Crédit photo J.-F. R.

A côté des coûts directs, les TMS recèlent nombre de coûts cachés induits par des dysfonctionnements d'ordre organisationnel. Des coûts indirects qui devraient constituer un levier mobilisateur pour la prévention dans les entreprises.

« Si rien n'est fait, les troubles musculo-squelettiques impacteront sur le long terme la productivité des économies nationales. Déjà, selon certains économistes, le coût des TMS pèserait entre 0,2 % et 2 % du PIB de certains pays ! »

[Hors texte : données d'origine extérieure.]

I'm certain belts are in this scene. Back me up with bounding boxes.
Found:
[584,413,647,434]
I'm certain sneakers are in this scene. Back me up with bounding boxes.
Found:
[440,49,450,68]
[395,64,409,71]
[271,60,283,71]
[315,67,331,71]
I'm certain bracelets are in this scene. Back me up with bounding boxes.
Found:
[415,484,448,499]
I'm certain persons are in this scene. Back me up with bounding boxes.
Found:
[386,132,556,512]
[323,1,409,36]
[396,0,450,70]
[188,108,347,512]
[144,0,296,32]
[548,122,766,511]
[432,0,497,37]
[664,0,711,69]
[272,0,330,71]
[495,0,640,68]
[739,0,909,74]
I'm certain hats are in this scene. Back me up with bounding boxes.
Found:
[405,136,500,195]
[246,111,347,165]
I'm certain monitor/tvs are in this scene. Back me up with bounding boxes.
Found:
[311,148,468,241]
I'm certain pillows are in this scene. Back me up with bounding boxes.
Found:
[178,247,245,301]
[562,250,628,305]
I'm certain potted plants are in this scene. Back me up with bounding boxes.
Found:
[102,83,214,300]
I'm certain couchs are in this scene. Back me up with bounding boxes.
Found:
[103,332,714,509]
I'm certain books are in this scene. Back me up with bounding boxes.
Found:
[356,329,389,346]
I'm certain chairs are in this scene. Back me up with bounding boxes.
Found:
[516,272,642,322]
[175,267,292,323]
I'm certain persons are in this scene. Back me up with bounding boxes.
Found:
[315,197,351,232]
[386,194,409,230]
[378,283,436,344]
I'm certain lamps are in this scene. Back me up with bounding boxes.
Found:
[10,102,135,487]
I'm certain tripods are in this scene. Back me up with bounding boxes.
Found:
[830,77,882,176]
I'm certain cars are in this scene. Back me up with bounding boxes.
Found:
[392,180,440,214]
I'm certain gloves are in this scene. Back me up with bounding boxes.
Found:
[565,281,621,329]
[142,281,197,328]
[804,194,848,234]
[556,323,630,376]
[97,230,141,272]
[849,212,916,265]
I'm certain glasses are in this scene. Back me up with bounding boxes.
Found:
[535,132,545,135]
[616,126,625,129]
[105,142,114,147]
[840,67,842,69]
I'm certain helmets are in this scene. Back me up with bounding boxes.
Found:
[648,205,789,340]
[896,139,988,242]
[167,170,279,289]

Loin de jouer les prédicateurs de mauvais augure, Roland Gauthy, ergonome chargé de recherche au sein de l'Institut syndical européen pour la recherche, l'éducation, la santé et la sécurité - une structure indépendante qui conseille les syndicats européens sur les politiques de santé et de sécurité au travail - met le doigt sur une réalité encore largement ignorée : enjeu de santé au travail, les TMS représentent aussi un enjeu économique de plus en plus prégnant.

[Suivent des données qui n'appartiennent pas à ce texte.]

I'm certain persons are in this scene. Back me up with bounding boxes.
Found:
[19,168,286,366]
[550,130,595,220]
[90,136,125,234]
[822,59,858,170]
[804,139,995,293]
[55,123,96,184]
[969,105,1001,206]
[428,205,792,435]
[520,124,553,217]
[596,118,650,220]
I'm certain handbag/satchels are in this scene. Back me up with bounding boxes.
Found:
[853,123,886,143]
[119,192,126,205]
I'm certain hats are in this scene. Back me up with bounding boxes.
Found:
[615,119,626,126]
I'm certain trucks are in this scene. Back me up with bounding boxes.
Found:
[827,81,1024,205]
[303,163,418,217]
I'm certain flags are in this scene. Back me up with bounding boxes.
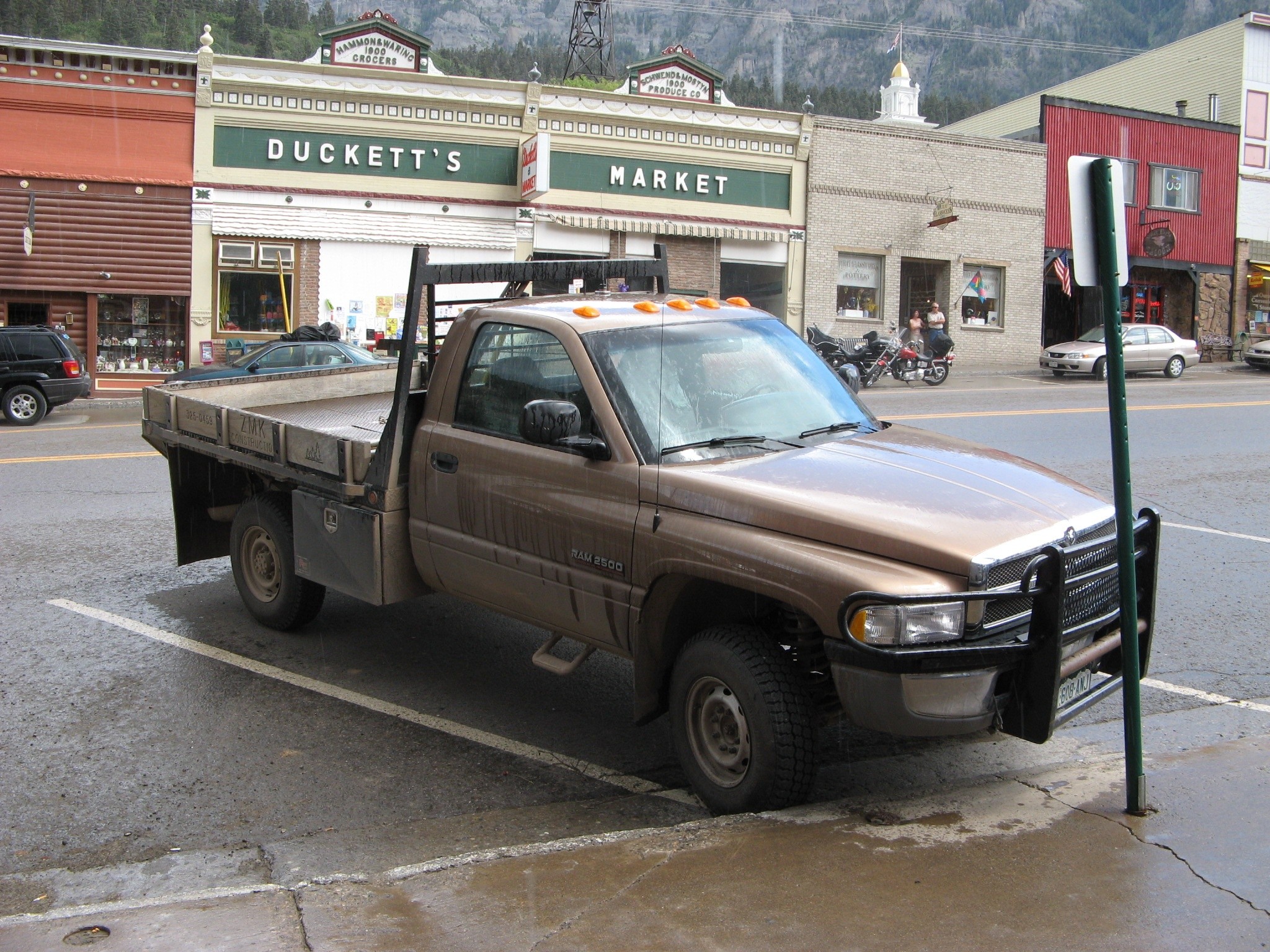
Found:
[969,270,986,304]
[887,32,900,54]
[1053,249,1071,297]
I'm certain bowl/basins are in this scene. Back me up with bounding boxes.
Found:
[129,362,139,368]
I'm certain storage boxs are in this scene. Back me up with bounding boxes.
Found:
[928,333,954,357]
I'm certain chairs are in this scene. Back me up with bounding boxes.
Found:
[475,355,561,436]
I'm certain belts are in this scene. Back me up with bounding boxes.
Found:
[931,328,943,331]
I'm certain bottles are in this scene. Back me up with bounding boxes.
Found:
[142,358,149,370]
[165,339,172,346]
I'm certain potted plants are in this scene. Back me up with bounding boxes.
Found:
[862,299,879,318]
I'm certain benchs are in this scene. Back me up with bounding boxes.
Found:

Rien qu'en France, où ces pathologies sont largement sous-déclarées, le coût des TMS aurait, selon Michel Aptel, médecin à l'INRS, avoisiné, en 2003, 1,4 milliard d'euros (dont environ 700 millions pour les maladies répertoriées aux tableaux 57, 97, 98, et autant pour les accidents du travail liés aux lombalgies) sur les 6,9 milliards d'euros de prestations versées par la branche AT-MP.

Période charnière

« L'année 2003 a été une période charnière, car, pour la première fois, le coût des TMS a dépassé celui de l'amiante », note ce chercheur. Plus proche de nous, en 2004, les maladies indemnisées au titre des tableaux 57, 69, 79, 97, 98, au nombre de 28 033 (dont 24 835 pour le 57), ont, selon la Cnamts, engendré une charge d'environ 580 millions d'euros pour les entreprises (dont 449 millions d'euros pour le 57) et près de 6 360 000 jours d'arrêt (dont 5 338 000 pour le 57) ! Encore faudrait-il prendre en compte l'impact de ces pathologies sur les dépenses de l'assurance maladie, compte tenu, justement, de l'ampleur de la sous-déclaration.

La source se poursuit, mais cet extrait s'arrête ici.